Un écosystème en construction

« Quand je suis arrivé sur le territoire il y a plus de dix ans, il n’était pas question de discuter avec des plateformes ou de mettre en place des conférences, parce qu’on n’avait pas la consistance nécessaire pour le faire, ni de monter des tournées africaines, faute de structures adéquates, rembobine-t-il. Aujourd’hui, on a clairement un écosystème, encore en construction certes, mais on a des références en matière d’artistes, de producteurs et de structures. Personne n’aurait pensé que des majors comme Universal ou Sony se seraient installées sur le continent, et c’est pourtant le cas aujourd’hui. Le Sima arrive à point nommé », se félicite le quadragénaire.
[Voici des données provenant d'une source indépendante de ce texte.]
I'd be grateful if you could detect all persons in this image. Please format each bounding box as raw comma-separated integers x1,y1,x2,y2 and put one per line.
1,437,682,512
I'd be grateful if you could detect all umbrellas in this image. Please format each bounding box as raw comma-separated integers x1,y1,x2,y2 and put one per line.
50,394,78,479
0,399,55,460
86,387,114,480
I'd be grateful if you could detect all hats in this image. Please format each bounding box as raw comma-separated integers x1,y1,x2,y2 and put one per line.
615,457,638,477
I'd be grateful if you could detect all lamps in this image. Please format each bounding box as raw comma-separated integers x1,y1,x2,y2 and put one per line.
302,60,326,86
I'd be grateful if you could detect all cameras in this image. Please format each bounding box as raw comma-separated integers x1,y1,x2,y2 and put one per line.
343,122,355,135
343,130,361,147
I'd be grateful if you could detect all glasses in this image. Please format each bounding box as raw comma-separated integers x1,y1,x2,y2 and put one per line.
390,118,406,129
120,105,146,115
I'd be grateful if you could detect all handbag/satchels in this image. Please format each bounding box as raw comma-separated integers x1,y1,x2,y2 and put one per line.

On n’a pas la prétention d’amener la paix en musique, mais diffuser des messages d’union reste essentiel

C’est que Pit Baccardi n’en est pas à son premier coup d’essai. L’industrie musicale africaine, il la connaît de l’intérieur. En 2010 déjà, l’ex-gamin de Yaoundé fait son retour au pays et lance le label Empire. Il intègre l’environnement kamer et participe au développement de la scène en tant que producteur.

« Cela va sûrement paraître prétentieux si je dis que j’avais une base de fans sur le continent, mais c’est bien ma notoriété qui m’a permis d’ouvrir certaines portes sur le plan local. Cela a été un facilitateur pour signer des artistes, car j’avais déjà une crédibilité en tant que rappeur, même s’il a fallu que je fasse mes preuves en tant que producteur », concède-t-il. Pit révèle bientôt le groupe de musique urbaine X-Maleya. Il voit en ce trio un potentiel commercial, mais surtout l’un des rares groupes capables de « réunir toutes les populations et ethnies du Cameroun ». Nous sommes en 2013, et après deux albums au compteur, le combo fait son Olympia, à Paris.

Soutenir les artistes

Un petit succès qui fait décoller la scène kamer, avec l’émergence d’artistes urbains comme Locko, Stanley Enow, Jovi, ou encore Daphné. « Il y a quelque chose qui relevait de la peur d’oser qui s’est libéré à ce moment-là. On a prouvé que les artistes locaux pouvaient avoir le même rayonnement qu’un groupe européen. On a créé ensemble une dynamique, et ce mouvent fait qu’aujourd’hui on peut avoir des structures comme Trace, qui ouvre une filiale au Cameroun, après s’être implanté en RDC. Je peux me vanter d’avoir contribué, à ma petite échelle, à la création d’une scène ».

Une démarche rassembleuse, chère au Camerounais, touché par la crise sécuritaire que traverse. « J’y ai perdu des proches et des amis. On n’a pas la prétention d’amener la paix en musique, mais diffuser des messages d’union reste essentiel », assure le chanteur, qui a donc posé sa voix sur le morceau We need peace, sorti en 2018 au moment du conflit, entouré d’artistes francophones comme anglophones, à l’instar de Nabila, Ko-C, Blanche Bailly, Daphne, Minks’, Mr Leo, Blaise B et Sango Edi.

Aujourd’hui basé à Abidjan, comme son homologue Youssoupha, il n’en oublie pas son Cameroun natal, qui a également vu le retour de Yannick Noah récemment. « Ce phénomène de retour au pays chez les artistes a toujours existé, mais pas la promotion de la démarche. Parce qu’on ne voyait pas le continent comme un terrain propice à faire du business, à cause de l’informel et des modes de fonctionnement différents, constate-il. Les gens originaires d’Afrique ont tous un pincement au cœur quand ils reviennent, surtout quand ils ont cartonné en France, et qu’ils constatent, comme moi, l’amour des populations. C’est pour cette raison que l’on a tous cette volonté de faire quelque chose. »

Pour l’heure, c’est en pérennisant le Sima et en structurant le statut d’artiste en local que Pit Baccardi entend soutenir ses héritiers, Dosseh, « un petit frère », Suspect95, DidiB, Jobi, ou encore Samba Peuzzi.